■ TASK DIRECTIONS:
Answer with a single number stating how many lines of the entries below include the string "frames".
■ ■ ■ ■ ■ ■ ■
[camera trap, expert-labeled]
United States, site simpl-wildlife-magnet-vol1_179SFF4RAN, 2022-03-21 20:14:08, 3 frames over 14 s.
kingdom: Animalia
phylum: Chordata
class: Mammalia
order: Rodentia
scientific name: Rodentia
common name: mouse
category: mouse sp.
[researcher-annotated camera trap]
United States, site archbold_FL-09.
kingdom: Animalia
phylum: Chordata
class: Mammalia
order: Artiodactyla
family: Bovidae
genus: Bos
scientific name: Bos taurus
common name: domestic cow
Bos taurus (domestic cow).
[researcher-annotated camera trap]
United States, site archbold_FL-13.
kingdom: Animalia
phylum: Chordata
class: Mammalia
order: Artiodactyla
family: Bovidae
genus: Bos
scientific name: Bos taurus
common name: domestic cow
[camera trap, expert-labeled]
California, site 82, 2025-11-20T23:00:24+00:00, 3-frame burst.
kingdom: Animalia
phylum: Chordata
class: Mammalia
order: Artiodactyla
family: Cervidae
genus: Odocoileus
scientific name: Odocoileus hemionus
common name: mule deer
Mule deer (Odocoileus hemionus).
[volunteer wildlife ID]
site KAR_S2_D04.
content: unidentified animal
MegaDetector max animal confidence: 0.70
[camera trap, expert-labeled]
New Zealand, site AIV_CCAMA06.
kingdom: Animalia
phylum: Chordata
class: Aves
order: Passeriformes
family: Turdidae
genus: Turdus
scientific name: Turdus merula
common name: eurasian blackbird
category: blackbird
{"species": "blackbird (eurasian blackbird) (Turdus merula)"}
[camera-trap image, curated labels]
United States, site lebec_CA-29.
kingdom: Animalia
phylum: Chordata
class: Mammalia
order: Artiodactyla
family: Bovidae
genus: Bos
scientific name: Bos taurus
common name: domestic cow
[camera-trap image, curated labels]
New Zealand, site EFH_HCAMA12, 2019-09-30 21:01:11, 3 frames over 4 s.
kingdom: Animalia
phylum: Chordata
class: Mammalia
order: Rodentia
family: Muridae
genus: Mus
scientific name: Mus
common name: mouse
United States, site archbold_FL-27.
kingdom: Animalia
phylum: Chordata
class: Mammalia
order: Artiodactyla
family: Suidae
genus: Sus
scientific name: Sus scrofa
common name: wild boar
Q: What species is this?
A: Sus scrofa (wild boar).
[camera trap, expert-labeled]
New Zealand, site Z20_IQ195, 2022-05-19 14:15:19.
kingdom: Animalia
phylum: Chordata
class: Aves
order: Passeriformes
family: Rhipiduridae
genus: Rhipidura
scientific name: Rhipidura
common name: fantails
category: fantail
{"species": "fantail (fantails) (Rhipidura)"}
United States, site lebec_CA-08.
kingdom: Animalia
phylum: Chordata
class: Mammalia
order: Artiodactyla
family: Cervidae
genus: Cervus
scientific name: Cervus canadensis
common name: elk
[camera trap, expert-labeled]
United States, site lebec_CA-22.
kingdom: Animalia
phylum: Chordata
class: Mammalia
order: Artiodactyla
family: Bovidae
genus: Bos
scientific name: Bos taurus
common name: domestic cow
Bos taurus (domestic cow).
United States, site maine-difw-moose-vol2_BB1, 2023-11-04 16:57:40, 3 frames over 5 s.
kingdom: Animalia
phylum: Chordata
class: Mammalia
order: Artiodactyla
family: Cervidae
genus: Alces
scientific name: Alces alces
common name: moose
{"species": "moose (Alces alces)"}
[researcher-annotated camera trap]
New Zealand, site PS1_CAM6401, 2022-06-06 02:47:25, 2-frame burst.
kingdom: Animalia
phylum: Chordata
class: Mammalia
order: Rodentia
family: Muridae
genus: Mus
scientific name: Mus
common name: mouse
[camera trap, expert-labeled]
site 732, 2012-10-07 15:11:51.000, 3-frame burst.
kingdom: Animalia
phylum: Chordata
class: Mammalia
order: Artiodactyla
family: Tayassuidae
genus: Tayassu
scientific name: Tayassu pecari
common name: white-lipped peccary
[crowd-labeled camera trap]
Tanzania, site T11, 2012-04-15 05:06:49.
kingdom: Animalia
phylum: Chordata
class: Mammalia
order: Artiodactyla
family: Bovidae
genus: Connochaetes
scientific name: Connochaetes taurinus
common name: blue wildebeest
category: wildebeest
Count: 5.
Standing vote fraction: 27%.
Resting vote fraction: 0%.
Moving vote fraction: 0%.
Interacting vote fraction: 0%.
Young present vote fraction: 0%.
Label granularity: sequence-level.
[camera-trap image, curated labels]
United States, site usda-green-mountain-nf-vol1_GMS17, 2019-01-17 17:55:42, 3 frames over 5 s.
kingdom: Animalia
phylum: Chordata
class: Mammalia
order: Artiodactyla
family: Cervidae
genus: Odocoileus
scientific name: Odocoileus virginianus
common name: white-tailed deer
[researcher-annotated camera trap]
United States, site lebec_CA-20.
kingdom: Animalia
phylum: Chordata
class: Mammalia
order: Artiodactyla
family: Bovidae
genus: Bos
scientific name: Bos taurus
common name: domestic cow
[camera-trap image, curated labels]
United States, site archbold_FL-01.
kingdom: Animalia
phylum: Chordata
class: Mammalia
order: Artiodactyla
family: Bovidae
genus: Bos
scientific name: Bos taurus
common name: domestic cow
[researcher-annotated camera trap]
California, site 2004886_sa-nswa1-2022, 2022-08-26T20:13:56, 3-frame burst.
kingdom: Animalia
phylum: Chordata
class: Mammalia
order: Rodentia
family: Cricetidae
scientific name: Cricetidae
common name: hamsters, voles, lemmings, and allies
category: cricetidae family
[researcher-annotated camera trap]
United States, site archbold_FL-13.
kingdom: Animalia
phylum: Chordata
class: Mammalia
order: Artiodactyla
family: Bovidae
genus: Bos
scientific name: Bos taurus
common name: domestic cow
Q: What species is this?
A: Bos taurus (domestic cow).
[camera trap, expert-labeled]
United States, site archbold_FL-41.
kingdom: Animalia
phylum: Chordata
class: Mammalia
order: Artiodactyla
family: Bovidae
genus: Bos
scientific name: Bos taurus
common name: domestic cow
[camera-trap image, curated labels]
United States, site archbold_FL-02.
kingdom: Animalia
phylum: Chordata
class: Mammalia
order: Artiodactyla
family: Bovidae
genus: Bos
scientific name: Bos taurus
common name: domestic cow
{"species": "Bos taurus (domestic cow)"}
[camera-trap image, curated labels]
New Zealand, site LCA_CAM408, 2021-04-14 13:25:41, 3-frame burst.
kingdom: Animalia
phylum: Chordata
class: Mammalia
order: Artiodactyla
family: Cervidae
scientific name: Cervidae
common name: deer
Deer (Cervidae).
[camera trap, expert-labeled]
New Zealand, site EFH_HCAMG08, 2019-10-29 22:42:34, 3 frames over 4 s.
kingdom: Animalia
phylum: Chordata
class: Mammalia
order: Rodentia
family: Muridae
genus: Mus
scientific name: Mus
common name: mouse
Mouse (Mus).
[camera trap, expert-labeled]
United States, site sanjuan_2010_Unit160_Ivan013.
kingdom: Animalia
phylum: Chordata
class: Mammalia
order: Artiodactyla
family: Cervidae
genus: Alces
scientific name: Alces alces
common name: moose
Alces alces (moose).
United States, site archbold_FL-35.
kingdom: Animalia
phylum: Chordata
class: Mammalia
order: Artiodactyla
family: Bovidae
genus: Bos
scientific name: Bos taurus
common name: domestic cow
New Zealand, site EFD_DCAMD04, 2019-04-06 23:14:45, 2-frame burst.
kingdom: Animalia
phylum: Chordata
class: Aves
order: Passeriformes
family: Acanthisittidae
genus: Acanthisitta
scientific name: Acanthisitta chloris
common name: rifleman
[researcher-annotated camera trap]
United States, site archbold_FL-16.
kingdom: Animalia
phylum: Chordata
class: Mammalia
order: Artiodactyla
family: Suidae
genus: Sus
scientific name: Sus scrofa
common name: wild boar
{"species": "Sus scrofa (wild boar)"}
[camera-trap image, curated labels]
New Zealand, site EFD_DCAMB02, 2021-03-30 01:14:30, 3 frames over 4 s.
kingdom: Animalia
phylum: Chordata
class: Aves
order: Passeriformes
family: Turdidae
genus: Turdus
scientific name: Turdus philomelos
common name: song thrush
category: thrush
■ ■ ■ ■ ■ ■ ■
■ OUTPUT OF THE EXERCISE:
6